**Selection**
------------

Re: [PATCH] VFS/BTRFS/NFSD: provide more unique inode number for btrfs export

[Date Prev][Date Next][Thread Prev][Thread Next][Date Index][Thread Index]

 



Hi,

We use  'swab64' to combinate 'subvol id' and 'inode' into 64bit in this
patch.

case1:
'subvol id': 16bit => 64K, a little small because the subvol id is
always increase?
'inode':	48bit * 4K per node, this is big enough.

case2:
'subvol id': 24bit => 16M,  this is big enough.
'inode':	40bit * 4K per node => 4 PB.  this is a little small?

Is there a way to 'bit-swap' the subvol id, rather the current byte-swap?

If not, maybe it is a better balance if we combinate 22bit subvol id and
42 bit inode?

Best Regards
Wang Yugui (wangyugui@xxxxxxxxxxxx)
2021/08/18

> 
> [[This patch is a minimal patch which addresses the current problems
>   with nfsd and btrfs, in a way which I think is most supportable, least
>   surprising, and least likely to impact any future attempts to more
>   completely fix the btrfs file-identify problem]]
> 
> BTRFS does not provide unique inode numbers across a filesystem.
> It *does* provide unique inode numbers with a subvolume and
> uses synthetic device numbers for different subvolumes to ensure
> uniqueness for device+inode.

------------

(Records taken from a collection)
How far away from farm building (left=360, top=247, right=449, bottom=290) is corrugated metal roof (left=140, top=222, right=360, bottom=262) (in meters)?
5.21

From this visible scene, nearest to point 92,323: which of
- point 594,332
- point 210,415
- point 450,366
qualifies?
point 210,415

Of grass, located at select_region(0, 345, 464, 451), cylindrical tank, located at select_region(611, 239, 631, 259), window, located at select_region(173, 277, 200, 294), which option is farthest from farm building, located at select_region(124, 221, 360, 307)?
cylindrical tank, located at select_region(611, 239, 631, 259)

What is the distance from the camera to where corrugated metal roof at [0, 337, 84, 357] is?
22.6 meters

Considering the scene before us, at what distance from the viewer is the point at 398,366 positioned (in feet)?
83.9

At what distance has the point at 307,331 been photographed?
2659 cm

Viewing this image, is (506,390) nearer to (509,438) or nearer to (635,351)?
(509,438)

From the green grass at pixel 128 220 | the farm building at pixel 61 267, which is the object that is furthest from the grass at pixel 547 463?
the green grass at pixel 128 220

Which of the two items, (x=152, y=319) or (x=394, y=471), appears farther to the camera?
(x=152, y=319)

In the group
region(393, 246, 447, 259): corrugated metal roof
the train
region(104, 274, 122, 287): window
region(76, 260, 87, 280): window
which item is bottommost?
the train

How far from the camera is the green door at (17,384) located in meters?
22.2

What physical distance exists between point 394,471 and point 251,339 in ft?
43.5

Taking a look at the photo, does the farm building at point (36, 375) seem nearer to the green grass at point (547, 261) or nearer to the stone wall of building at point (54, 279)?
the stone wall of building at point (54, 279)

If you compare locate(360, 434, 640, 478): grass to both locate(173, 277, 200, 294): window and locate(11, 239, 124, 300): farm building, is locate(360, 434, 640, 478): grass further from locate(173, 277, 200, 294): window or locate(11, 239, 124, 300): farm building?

------------

**Complete the following**
1/ How many lines of the records contain the string "nearer"? Reply with the number alone.
2/ Carry on the email thread about btrfs inode numbers for NFS export, starting right after its last line.
The email thread and the records have nothing to do with each other.

**Results for the exercise**
1/ 2

2/
> 
> nfsd cannot use these varying device numbers.  If nfsd were to
> synthesise different stable filesystem ids to give to the client, that
> would cause subvolumes to appear in the mount table on the client, even
> though they don't appear in the mount table on the server.  Also, NFSv3
> doesn't support changing the filesystem id without a new explicit
> mount on the client (this is partially supported in practice, but
> violates the protocol specification).
> 
> So currently, the roots of all subvolumes report the same inode number
> in the same filesystem to NFS clients and tools like 'find' notice that
> a directory has the same identity as an ancestor, and so refuse to
> enter that directory.
> 
> This patch allows btrfs (or any filesystem) to provide a 64bit number
> that can be xored with the inode number to make the number more unique.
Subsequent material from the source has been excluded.